The commission, which took the estimate about uncollected Internet taxes from a University of Tennessee study, says it could close part of that gap by increasing audits and hiring more compliance workers as well as other tough policy changes, including simplification of Internet tax collection.
Sen. Mike Jorgenson, R-Hayden Lake, has introduced a bill this session that would allow the tax commission to participate in discussions with 23 other states about the Streamlined Sales Tax Project, which aims to simplify sales tax policies to make it easier for out-of-state Internet companies to collect and remit sales taxes to participating states.
Chigbrow said for each $1 million invested in compliance, the commission estimates that it would collect an additional $10 million.
“Unfortunately, the equation works in the reverse as well,” he said.

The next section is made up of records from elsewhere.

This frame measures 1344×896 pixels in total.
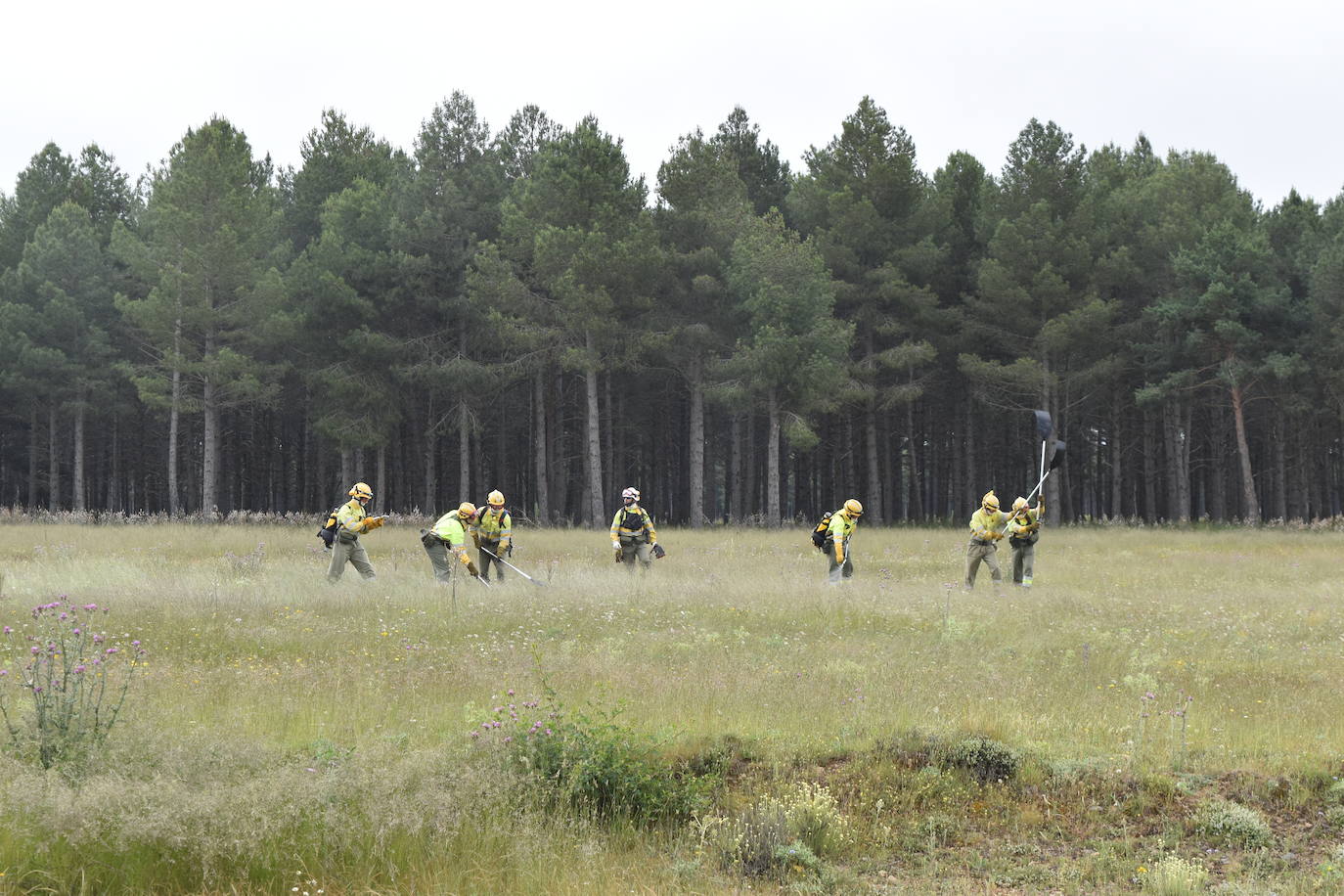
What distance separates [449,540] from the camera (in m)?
15.6

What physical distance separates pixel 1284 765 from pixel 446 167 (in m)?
35.9

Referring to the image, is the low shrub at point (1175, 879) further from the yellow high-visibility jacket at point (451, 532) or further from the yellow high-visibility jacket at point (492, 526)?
the yellow high-visibility jacket at point (492, 526)

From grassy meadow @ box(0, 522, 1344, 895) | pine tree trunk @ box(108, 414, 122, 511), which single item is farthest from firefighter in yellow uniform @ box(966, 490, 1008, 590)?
pine tree trunk @ box(108, 414, 122, 511)

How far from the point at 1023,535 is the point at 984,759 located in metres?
10.4

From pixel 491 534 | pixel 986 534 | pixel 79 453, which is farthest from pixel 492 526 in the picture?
pixel 79 453

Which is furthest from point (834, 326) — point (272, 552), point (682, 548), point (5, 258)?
point (5, 258)

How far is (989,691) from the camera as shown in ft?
33.3

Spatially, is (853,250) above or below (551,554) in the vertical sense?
above

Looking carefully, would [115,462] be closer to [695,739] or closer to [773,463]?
[773,463]

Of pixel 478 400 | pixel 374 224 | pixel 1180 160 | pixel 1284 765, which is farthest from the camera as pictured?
pixel 1180 160

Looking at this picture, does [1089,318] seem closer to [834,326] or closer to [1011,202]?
[1011,202]

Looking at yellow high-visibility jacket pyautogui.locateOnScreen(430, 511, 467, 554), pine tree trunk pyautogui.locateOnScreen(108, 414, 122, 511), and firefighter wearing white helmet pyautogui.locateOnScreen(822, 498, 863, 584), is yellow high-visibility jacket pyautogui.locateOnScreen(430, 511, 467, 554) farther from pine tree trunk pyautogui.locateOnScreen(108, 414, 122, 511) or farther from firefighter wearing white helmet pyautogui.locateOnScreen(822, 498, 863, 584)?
pine tree trunk pyautogui.locateOnScreen(108, 414, 122, 511)

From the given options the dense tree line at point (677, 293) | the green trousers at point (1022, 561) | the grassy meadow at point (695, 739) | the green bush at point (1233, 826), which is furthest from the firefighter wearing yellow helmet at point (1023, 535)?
the dense tree line at point (677, 293)

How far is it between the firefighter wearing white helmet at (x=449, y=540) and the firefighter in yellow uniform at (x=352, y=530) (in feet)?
2.80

The commission faces the prospect of a budget cut during the fiscal year that begins in July, with a proposed appropriation of $31.9 million, about $250,000 less than originally budgeted for the current fiscal year.
The agency has also been cutting back to meet mid-year budget holdbacks by Gov. C.L. “Butch” Otter, leaving 30 vacant positions unfilled, ordering seven furlough days, reducing certified mail expenses and terminating a contract on a backup copy machine, Chigbrow said.
Next year, he said the agency plans to cut another 10 full-time positions from its staff of 413.5.
At the same time, the commission has received about $1.9 million in one-time money over the past year to hire temporary audit staff to collect more revenue. The Legislature appropriated an extra $425,000 this year, and the governor pushed for a one-time boost of $1.5 million.
Those temporary workers have collected about $9.9 million so far and are on pace to bring in close to $20 million by the end of the fiscal year, more than the $17.5 million expected.